Sanjeev Mehrotra is a Principal Software Architect in Microsoft Research, Redmond. Previously, he was the development manager for the audio codecs and DSP team in the Core Media Processing Technologies team. Prior to that he was the development lead for the Windows Media Audio codec. Before that, he was one of the first employees at VXtreme, a pioneering streaming media startup. He is the primary inventor, designer, and developer for the Windows Media Screen codec, the low bitrate extensions to the Windows Media Professional Audio codec, the first prototype version of adaptive streaming technologies (SmoothStreaming), and numerous other media technologies shipping in Windows, Zune, Xbox, and other Microsoft products. Recently, he has developed the forward error correction code in OC/Lync, the new UDP based transport protocol used by Remote Desktop in Windows 8, the new bandwidth management solution in Lync, and helped optimize deduplication code in Windows 8 server. He has also helped with developing audio spatialization and depth codec technologies for Viewport and Teleport. He received his Ph.D. from Stanford in 2000. He is an author on more than 70 patent applications and more than 30 peer reviewed publications. He is a senior member of the IEEE and has received the NSF, Tau Beta Pi, and Kodak graduate fellowships, and is also a recipient of Microsoft Gold Star Award.
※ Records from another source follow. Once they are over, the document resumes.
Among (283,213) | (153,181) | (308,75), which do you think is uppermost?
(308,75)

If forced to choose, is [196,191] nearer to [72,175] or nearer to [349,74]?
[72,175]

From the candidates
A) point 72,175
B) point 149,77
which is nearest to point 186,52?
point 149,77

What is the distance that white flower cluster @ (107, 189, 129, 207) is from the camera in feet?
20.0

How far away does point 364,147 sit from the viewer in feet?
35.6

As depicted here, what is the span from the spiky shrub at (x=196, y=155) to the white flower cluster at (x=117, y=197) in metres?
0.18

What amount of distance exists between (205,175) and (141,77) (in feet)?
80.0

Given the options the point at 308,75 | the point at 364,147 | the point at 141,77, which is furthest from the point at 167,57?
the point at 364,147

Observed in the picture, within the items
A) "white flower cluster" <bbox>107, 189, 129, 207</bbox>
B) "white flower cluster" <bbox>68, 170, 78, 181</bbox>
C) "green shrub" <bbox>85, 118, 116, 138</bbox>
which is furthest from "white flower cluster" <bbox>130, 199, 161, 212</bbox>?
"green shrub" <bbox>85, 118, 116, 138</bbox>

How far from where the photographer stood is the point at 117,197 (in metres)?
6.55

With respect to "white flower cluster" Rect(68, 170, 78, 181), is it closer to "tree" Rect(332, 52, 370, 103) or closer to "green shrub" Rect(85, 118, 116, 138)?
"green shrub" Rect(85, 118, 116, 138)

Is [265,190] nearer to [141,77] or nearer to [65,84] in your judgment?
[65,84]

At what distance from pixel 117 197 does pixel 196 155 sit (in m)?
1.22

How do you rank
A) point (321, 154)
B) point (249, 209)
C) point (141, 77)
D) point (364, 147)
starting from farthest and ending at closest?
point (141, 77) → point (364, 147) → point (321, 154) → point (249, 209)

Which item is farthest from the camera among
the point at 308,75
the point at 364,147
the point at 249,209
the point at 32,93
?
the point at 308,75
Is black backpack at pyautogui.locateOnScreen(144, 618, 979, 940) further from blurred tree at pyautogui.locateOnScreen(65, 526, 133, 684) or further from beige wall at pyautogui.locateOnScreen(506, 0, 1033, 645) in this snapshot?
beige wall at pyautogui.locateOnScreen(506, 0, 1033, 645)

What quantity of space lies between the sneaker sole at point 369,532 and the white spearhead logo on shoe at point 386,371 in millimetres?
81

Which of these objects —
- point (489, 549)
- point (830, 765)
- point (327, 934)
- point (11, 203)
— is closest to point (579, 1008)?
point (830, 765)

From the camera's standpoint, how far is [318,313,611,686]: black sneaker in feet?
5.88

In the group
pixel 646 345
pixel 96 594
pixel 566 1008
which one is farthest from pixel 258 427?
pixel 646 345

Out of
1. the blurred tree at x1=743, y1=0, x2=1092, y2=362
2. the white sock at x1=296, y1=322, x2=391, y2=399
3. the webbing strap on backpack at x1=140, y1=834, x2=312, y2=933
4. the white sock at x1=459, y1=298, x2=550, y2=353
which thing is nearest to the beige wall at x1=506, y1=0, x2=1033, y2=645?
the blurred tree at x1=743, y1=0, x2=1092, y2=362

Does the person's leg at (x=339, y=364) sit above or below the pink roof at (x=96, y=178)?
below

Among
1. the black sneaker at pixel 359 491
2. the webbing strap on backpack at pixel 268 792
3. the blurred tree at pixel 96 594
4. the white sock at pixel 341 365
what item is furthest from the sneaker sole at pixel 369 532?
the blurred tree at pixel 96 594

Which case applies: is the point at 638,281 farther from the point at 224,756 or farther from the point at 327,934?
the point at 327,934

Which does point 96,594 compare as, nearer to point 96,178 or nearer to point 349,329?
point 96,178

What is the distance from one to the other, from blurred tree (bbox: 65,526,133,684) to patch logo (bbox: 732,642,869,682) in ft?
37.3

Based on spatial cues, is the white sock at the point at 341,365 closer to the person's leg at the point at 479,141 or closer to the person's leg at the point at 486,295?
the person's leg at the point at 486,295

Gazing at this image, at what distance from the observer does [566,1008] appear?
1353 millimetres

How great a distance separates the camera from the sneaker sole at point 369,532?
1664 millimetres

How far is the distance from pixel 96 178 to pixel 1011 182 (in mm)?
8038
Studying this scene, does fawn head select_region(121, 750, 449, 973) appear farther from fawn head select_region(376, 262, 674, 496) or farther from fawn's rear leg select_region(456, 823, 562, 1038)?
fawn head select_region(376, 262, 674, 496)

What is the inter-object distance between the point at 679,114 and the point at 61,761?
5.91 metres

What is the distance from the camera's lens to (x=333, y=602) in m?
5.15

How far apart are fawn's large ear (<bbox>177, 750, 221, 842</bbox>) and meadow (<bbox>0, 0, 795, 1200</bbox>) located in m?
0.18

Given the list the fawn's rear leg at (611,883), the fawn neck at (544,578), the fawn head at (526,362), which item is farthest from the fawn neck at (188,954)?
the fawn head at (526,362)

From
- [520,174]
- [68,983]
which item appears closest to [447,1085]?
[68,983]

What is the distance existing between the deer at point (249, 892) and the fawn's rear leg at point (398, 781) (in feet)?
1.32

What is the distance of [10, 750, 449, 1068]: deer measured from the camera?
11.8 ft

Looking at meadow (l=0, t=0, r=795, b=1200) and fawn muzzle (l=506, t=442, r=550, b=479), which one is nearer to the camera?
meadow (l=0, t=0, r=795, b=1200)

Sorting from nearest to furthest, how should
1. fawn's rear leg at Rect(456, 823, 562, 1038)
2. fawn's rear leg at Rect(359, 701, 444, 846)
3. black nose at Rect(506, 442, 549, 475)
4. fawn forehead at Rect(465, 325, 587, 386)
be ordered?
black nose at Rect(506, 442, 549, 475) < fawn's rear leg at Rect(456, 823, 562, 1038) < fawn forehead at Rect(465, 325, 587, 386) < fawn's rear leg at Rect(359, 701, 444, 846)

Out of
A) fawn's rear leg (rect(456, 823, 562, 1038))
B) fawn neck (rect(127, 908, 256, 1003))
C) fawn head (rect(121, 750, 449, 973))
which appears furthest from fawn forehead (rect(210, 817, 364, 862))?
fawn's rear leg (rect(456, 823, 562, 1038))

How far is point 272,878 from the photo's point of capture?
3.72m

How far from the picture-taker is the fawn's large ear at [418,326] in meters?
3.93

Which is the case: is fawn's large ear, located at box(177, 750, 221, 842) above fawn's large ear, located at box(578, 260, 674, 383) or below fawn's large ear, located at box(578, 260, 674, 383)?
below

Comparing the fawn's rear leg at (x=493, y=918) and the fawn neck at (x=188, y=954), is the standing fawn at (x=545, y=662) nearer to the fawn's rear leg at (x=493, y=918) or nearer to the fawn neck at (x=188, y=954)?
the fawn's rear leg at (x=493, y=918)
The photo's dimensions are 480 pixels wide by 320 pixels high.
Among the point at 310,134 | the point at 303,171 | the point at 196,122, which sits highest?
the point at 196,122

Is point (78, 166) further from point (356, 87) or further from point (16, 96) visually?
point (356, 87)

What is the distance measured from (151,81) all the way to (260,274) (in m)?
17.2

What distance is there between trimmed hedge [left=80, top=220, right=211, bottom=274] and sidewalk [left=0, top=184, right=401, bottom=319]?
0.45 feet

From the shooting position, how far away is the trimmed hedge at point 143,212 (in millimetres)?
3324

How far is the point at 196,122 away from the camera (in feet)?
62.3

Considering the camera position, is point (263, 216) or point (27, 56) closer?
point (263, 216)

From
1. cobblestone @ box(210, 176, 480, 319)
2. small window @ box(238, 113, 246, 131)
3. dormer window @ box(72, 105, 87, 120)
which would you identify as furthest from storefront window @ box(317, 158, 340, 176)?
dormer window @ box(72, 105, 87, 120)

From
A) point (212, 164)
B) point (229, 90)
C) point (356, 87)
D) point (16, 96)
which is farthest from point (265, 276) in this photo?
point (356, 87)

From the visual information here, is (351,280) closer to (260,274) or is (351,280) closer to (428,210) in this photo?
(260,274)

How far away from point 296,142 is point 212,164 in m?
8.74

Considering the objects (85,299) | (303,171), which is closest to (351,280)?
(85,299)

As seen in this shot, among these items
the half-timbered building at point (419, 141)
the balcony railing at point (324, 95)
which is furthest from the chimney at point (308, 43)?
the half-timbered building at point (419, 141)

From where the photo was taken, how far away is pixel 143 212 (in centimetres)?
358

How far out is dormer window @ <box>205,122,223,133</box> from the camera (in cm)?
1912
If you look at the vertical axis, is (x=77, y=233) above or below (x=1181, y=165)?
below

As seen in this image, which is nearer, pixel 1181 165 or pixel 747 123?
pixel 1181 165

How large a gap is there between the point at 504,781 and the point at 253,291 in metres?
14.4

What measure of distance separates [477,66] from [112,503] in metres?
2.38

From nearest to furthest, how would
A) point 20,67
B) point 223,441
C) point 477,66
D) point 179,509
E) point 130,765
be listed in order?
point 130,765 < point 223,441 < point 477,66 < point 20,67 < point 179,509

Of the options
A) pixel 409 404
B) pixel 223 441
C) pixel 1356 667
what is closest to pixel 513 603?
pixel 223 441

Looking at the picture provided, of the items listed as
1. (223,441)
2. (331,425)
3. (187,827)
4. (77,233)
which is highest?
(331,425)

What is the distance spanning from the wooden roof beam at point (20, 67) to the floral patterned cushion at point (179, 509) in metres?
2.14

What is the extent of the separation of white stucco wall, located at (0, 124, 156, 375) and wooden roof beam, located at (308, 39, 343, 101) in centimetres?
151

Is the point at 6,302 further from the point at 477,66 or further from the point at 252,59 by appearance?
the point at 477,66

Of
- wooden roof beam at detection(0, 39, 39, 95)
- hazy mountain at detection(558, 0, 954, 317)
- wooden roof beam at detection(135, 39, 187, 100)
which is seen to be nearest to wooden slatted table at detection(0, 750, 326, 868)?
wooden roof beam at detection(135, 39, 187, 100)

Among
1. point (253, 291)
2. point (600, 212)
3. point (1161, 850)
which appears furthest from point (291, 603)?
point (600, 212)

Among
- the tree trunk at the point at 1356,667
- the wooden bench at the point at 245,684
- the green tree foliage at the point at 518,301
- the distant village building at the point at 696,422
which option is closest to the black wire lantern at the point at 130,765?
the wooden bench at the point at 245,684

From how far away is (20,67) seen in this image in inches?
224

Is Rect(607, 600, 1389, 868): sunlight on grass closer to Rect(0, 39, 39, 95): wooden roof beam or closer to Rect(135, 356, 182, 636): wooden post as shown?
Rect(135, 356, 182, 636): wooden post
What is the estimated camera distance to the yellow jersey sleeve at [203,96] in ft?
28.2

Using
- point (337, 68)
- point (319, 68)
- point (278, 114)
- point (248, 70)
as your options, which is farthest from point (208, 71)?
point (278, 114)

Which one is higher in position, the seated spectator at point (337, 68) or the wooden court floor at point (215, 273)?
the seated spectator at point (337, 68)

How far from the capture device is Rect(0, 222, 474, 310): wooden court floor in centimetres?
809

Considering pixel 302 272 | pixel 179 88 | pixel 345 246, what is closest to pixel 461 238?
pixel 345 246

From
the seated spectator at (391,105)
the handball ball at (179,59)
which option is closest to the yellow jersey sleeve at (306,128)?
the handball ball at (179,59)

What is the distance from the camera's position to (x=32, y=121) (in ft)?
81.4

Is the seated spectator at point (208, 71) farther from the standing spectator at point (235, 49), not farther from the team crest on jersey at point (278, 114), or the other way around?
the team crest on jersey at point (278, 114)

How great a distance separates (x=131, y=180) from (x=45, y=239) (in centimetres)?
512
Zhengyou Zhang is a Research Manager and a Principal Researcher at MSR Redmond, leading the Multimedia, Interaction, and Communication (MIC) Group, whose mission is to develop novel multimedia technologies involving audio, visual, haptic, and other natural signals to improve people’s experience in interacting with each other and with machines. He has contributed to shipping several Microsoft products including Windows XP Media Edition, Xbox 360, RoundTable, Lync, Kinect, and Avatar Kinect. Before joining Microsoft Research in 1998, Zhengyou was a Senior Research Scientist at INRIA, France. In 1996-1997, he did one-year sabbatical at ATR, Kyoto, Japan. He received his Ph.D. degree in computer science from University of Paris, Orsay, France, his M.S. degree in computer science from University of Nancy, France, and his B.S. degree in Electric Engineering from Zhejiang University, China. He is an IEEE Fellow.